| Problem |
Restate all of the data exactly.

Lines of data

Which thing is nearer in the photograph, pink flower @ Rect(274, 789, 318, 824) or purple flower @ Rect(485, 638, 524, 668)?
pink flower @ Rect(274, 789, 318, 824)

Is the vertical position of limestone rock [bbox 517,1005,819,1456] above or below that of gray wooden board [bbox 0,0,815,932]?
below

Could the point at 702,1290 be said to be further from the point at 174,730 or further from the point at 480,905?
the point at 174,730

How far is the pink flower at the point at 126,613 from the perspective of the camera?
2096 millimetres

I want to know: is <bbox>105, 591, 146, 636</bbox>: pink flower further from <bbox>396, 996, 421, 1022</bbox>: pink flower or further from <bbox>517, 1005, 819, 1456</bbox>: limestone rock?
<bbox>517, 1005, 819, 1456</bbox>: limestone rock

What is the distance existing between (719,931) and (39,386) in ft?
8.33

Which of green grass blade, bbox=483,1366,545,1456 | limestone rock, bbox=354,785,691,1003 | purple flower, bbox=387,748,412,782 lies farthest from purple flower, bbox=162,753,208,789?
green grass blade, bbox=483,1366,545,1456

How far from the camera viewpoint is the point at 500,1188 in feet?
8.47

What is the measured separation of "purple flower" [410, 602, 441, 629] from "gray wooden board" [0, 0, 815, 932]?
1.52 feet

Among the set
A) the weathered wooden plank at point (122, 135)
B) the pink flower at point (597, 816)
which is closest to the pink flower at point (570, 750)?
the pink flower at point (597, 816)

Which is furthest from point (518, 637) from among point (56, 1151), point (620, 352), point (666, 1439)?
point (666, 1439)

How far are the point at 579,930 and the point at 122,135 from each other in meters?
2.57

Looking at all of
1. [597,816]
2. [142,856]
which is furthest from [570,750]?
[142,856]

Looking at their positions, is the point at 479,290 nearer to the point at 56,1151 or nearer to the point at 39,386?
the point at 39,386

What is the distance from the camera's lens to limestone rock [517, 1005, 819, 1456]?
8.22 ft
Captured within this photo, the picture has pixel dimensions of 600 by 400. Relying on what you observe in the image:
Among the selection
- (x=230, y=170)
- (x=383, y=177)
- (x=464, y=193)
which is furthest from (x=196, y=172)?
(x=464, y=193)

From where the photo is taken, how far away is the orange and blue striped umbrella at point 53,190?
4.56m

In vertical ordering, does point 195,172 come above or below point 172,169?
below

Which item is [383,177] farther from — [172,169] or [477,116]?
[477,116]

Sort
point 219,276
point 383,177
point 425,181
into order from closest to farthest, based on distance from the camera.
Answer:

| In response |
Which thing is nearer in the photograph, pink flower @ Rect(274, 789, 318, 824) or purple flower @ Rect(485, 638, 524, 668)?
pink flower @ Rect(274, 789, 318, 824)

Is the vertical position of limestone rock [bbox 517,1005,819,1456] above or below that of gray wooden board [bbox 0,0,815,932]?
below

Could the point at 702,1290 be said to be further from the point at 174,730 or further from the point at 480,905?
the point at 174,730

How far is the pink flower at the point at 126,613 from the perspective of the camera?
2096 millimetres

I want to know: is <bbox>105, 591, 146, 636</bbox>: pink flower further from <bbox>396, 996, 421, 1022</bbox>: pink flower or further from <bbox>517, 1005, 819, 1456</bbox>: limestone rock?
<bbox>517, 1005, 819, 1456</bbox>: limestone rock

What is the distance existing between (719,931) and (39,386) in ft?
8.33

Which of green grass blade, bbox=483,1366,545,1456 | limestone rock, bbox=354,785,691,1003 | purple flower, bbox=387,748,412,782 lies farthest from purple flower, bbox=162,753,208,789?
green grass blade, bbox=483,1366,545,1456

How far from the camera viewpoint is the point at 500,1188 in feet?
8.47

What is the measured separation of "purple flower" [410, 602, 441, 629] from "gray wooden board" [0, 0, 815, 932]?
1.52 feet

Among the set
A) the weathered wooden plank at point (122, 135)
B) the pink flower at point (597, 816)
which is closest to the pink flower at point (570, 750)?
the pink flower at point (597, 816)

Which is furthest from point (518, 637) from among point (56, 1151), point (620, 352), point (666, 1439)?
point (666, 1439)

How far are the point at 579,930 and the point at 122,135 from each other in meters?
2.57

Looking at all of
1. [597,816]
2. [142,856]
which is furthest from [570,750]?
[142,856]

Looking at their positions, is the point at 479,290 nearer to the point at 56,1151 or nearer to the point at 39,386?
the point at 39,386

What is the distance from the camera's lens to limestone rock [517, 1005, 819, 1456]?
8.22 ft
Captured within this photo, the picture has pixel dimensions of 600 by 400. Relying on what you observe in the image:
Among the selection
- (x=230, y=170)
- (x=383, y=177)
- (x=464, y=193)
which is furthest from (x=196, y=172)?
(x=464, y=193)

From where the photo is taken, how far away is the orange and blue striped umbrella at point 53,190?
4.56m

In vertical ordering, does point 195,172 come above or below point 172,169?
below

Which item is [383,177] farther from — [172,169] or [477,116]?
[477,116]

Sort
point 219,276
point 383,177
point 425,181
into order from closest to farthest, based on distance from the camera.
Answer:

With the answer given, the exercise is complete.